# Consigne détaillée:
Recopiez intégralement, sans aucune modification, la critique de Snowpiercer présentée ci-dessous.

# Extrait de page:
=-=-=-=-=

Snowpiercer, Le Transperceneige – film fantastique de Bong Joon Ho
Un train file à travers les glaciers et transperce des murailles neigeuses, roulant sans fin suivant le circuit circulaire créé par son deus in machina, autour d’une planète où le cycle des saisons n’existe plus. C’est le postulat alléchant sur lequel s’appuie le scénario du Transperceneige, adaptation à la sauce Bong Joon-Ho d’une BD française ; œuvre signée Jean-Marc Rochette, Benjamin Legrand et Jacques Lob. Postulat alléchant mais a priori également casse-gueule, puisqu’on se situe encore une fois non seulement dans le registre de l’adaptation, mais aussi dans la science-fiction post-apocalyptique, genre certes prolifique ces derniers temps mais souvent peu inspiré.
Malgré les pièges dressés sur sa route par les exigences du blockbuster hollywoodien et des figures imposées qui balisent toute tentative de s’aventurer dans le genre SF de manière un tant soit peu originale, Bong Joon-Ho propose un film bougrement intelligent, où il parvient à imposer sa patte, noirceur et absurdité incluses. Car ici, pas de manichéisme et encore moins d’idéalisation de la figure héroïque au profit d’un scénario initiatique qui doit forcément voir le Bien triompher. Les personnages sont tous ambigus et l’on reste scotché à l’écran par le rythme trépidant du récit. Dans cet espace clos qu’est le train, microcosme technologique où plane l’ombre révérée d’un démiurge tyrannique, chaque wagon est un nouvel univers où s’épanouit une mise en scène résolument inventive, et qui, chose devenue assez rare pour être soulignée, sert le propos plutôt que l’ego de son réalisateur.

=-=-=-=-=

# Informations extraites:
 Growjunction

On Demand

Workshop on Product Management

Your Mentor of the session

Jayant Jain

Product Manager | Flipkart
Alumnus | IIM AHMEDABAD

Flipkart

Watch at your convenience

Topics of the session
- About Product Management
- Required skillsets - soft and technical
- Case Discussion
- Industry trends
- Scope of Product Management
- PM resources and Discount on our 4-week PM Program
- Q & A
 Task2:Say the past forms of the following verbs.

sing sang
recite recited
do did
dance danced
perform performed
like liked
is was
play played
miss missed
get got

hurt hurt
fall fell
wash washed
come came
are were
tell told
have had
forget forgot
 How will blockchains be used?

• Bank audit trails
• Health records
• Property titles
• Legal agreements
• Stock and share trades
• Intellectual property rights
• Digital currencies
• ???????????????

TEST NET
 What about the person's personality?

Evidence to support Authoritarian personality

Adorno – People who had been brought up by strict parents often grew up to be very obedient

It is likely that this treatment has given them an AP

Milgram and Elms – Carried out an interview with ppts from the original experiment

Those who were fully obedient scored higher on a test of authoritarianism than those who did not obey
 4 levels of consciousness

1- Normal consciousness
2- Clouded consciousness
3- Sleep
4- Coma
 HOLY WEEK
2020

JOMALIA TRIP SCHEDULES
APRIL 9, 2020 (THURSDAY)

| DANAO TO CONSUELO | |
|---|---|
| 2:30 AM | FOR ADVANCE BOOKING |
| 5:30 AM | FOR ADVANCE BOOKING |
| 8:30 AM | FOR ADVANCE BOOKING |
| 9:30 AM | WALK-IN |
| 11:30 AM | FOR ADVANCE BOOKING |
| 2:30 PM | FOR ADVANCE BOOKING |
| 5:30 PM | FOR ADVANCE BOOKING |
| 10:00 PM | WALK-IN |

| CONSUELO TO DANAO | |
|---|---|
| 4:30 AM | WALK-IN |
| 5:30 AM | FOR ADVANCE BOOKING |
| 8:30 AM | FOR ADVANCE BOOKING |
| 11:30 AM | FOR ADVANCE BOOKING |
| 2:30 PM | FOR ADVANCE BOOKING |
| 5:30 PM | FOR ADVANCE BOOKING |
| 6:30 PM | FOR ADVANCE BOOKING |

=-=-=-=-=

# Solution rédigée:
Snowpiercer, Le Transperceneige – film fantastique de Bong Joon Ho
Un train file à travers les glaciers et transperce des murailles neigeuses, roulant sans fin suivant le circuit circulaire créé par son deus in machina, autour d’une planète où le cycle des saisons n’existe plus. C’est le postulat alléchant sur lequel s’appuie le scénario du Transperceneige, adaptation à la sauce Bong Joon-Ho d’une BD française ; œuvre signée Jean-Marc Rochette, Benjamin Legrand et Jacques Lob. Postulat alléchant mais a priori également casse-gueule, puisqu’on se situe encore une fois non seulement dans le registre de l’adaptation, mais aussi dans la science-fiction post-apocalyptique, genre certes prolifique ces derniers temps mais souvent peu inspiré.
Malgré les pièges dressés sur sa route par les exigences du blockbuster hollywoodien et des figures imposées qui balisent toute tentative de s’aventurer dans le genre SF de manière un tant soit peu originale, Bong Joon-Ho propose un film bougrement intelligent, où il parvient à imposer sa patte, noirceur et absurdité incluses. Car ici, pas de manichéisme et encore moins d’idéalisation de la figure héroïque au profit d’un scénario initiatique qui doit forcément voir le Bien triompher. Les personnages sont tous ambigus et l’on reste scotché à l’écran par le rythme trépidant du récit. Dans cet espace clos qu’est le train, microcosme technologique où plane l’ombre révérée d’un démiurge tyrannique, chaque wagon est un nouvel univers où s’épanouit une mise en scène résolument inventive, et qui, chose devenue assez rare pour être soulignée, sert le propos plutôt que l’ego de son réalisateur.